Industrial processes often require measuring the level of liquid or other material in a tank. Many technologies are used for level measurement. With contact level measurement some part of the system, such as a probe, must contact the material being measured. With non-contact level measurement the level is measured without contacting the material to be measured. One example is non-contact ultrasound, which uses high-frequency audio waves to detect level. Another example is use of high-frequency or microwave RF energy. Microwave measurement for level generally uses either pulsed or frequency modulated continuous wave (FMCW) signals to make product level measurements. This method is often referred to as through air radar. Through air radar has the advantage that it is non-contact and relatively insensitive to measurement errors from varying process pressure and temperature. Known radar process control instruments operate at frequency bands of approximately 6 Ghz or 24 Ghz.

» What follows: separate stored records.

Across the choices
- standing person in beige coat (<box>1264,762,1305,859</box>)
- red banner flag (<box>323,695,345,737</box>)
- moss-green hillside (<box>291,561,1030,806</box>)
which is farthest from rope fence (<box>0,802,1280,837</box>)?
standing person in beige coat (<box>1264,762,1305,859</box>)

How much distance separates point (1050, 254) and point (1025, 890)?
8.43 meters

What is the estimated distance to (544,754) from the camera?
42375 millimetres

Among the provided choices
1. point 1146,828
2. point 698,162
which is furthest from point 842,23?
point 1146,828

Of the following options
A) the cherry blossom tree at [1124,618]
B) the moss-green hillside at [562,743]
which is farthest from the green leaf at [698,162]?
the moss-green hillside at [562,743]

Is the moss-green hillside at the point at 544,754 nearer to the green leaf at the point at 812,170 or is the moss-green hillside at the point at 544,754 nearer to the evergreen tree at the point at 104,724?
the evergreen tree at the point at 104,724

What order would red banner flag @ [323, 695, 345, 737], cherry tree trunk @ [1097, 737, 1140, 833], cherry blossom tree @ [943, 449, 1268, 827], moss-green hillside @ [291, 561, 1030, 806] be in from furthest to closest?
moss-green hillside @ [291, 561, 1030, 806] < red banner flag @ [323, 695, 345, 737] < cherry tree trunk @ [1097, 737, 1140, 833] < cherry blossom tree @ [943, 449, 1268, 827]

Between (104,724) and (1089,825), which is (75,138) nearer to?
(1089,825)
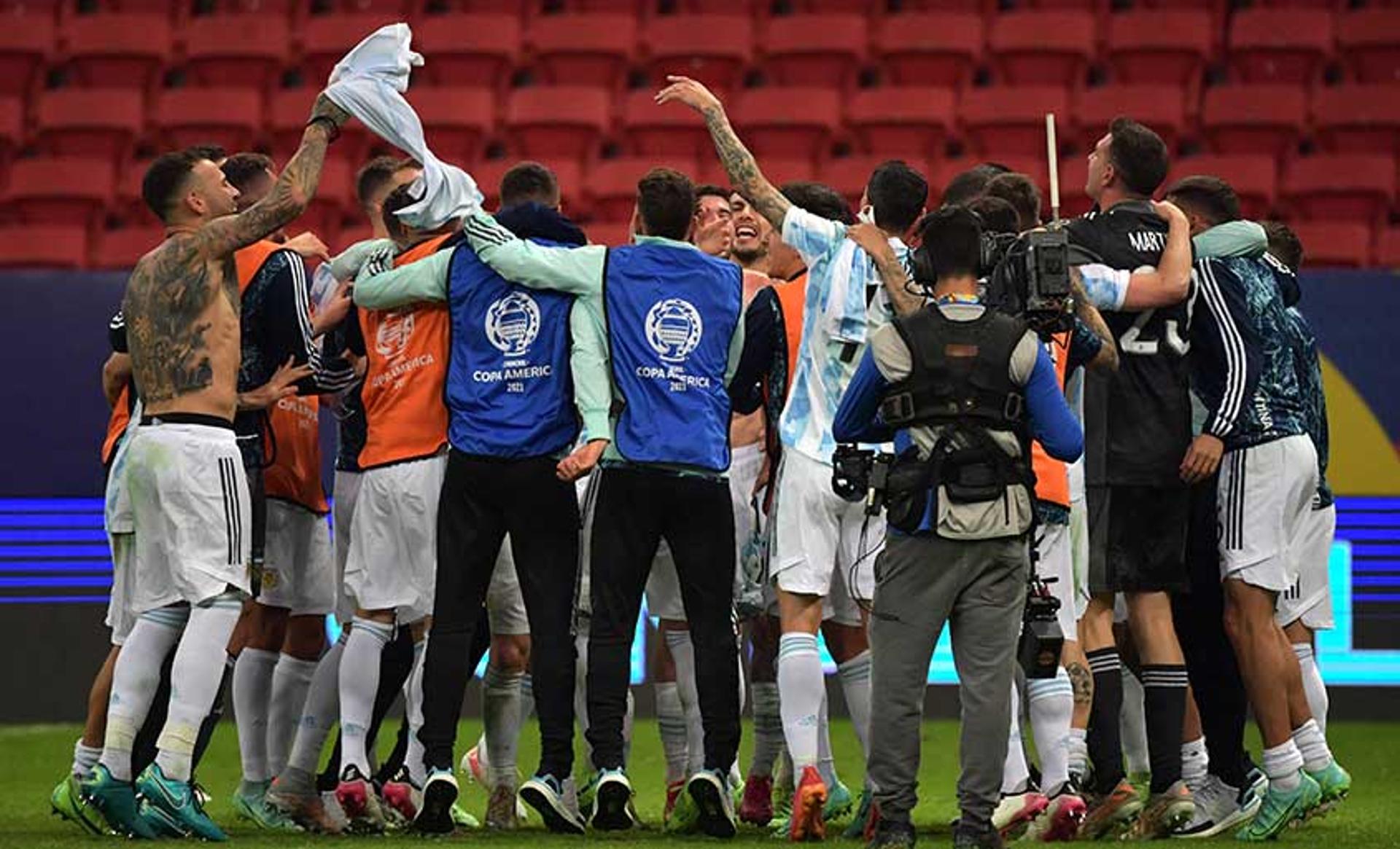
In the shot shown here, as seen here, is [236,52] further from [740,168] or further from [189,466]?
[740,168]

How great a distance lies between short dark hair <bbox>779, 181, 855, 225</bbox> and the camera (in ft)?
26.9

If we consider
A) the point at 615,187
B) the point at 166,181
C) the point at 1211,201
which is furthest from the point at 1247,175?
the point at 166,181

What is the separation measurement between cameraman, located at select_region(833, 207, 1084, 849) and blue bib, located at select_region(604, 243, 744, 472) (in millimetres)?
1153

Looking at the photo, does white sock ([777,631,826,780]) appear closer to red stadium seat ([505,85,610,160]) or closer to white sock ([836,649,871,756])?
white sock ([836,649,871,756])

While tank radar process control instruments measure product level without contact, in most cases part of the instrument must be mounted on the tank and a microwave antenna must be inserted into the tank in order to function. Problems can arise if the medium in the tank is “hazardous”, i.e. it is subject to ignition and/or explosion. Any equipment installed in such locations must meet strict requirements in order to assure that any device, including tank level measurement devices, cannot ignite the vapors, etc., that may be present in such a tank. One method for achieving safe operation is to include a so-called intrinsic safety (IS) barrier in the system design. The concept of the IS barrier is to guarantee that sufficient amounts of energy cannot be transferred into the tank, in this case via the antenna, to cause an explosion. The IS, or energy-limiting barrier, may consist of zener diodes, current limiting resistors, and fuses so that energy levels at the antenna remain safely below published, known ignition curves for the particular process. IS barriers are traditionally placed in the input connections of a process control instrument. Doing so may cause loss of loop power and supply voltage due to the protective components, and produce ground loop product problems, which are difficult to overcome in multiple unit installations. An optimum location for the IS barrier is at the antenna connection. However, placing an IS barrier at the RF stages of the instrument could pose problems. Circuit design factors such as output impedance matching, return loss, agency compliance, and others are typical concerns. Radiated spectrum compliance, and in some cases radar receiver performance, can often be aided by filtering at the antenna connection.
An additional requirement for industrial measurements such as radar process control instruments is a dielectric withstand test. As a measure of reliability, the power connections are shorted together and a relatively high DC voltage is applied between the shorted loop leads and the instrument case (earth ground). To pass the test, the circuit electronics must be able to withstand this voltage from its circuitry to earth ground. An IS barrier placed at the antenna connection may be called upon to withstand this voltage.
The present invention is directed to overcoming one or more of the problems discussed above in a novel and simple manner.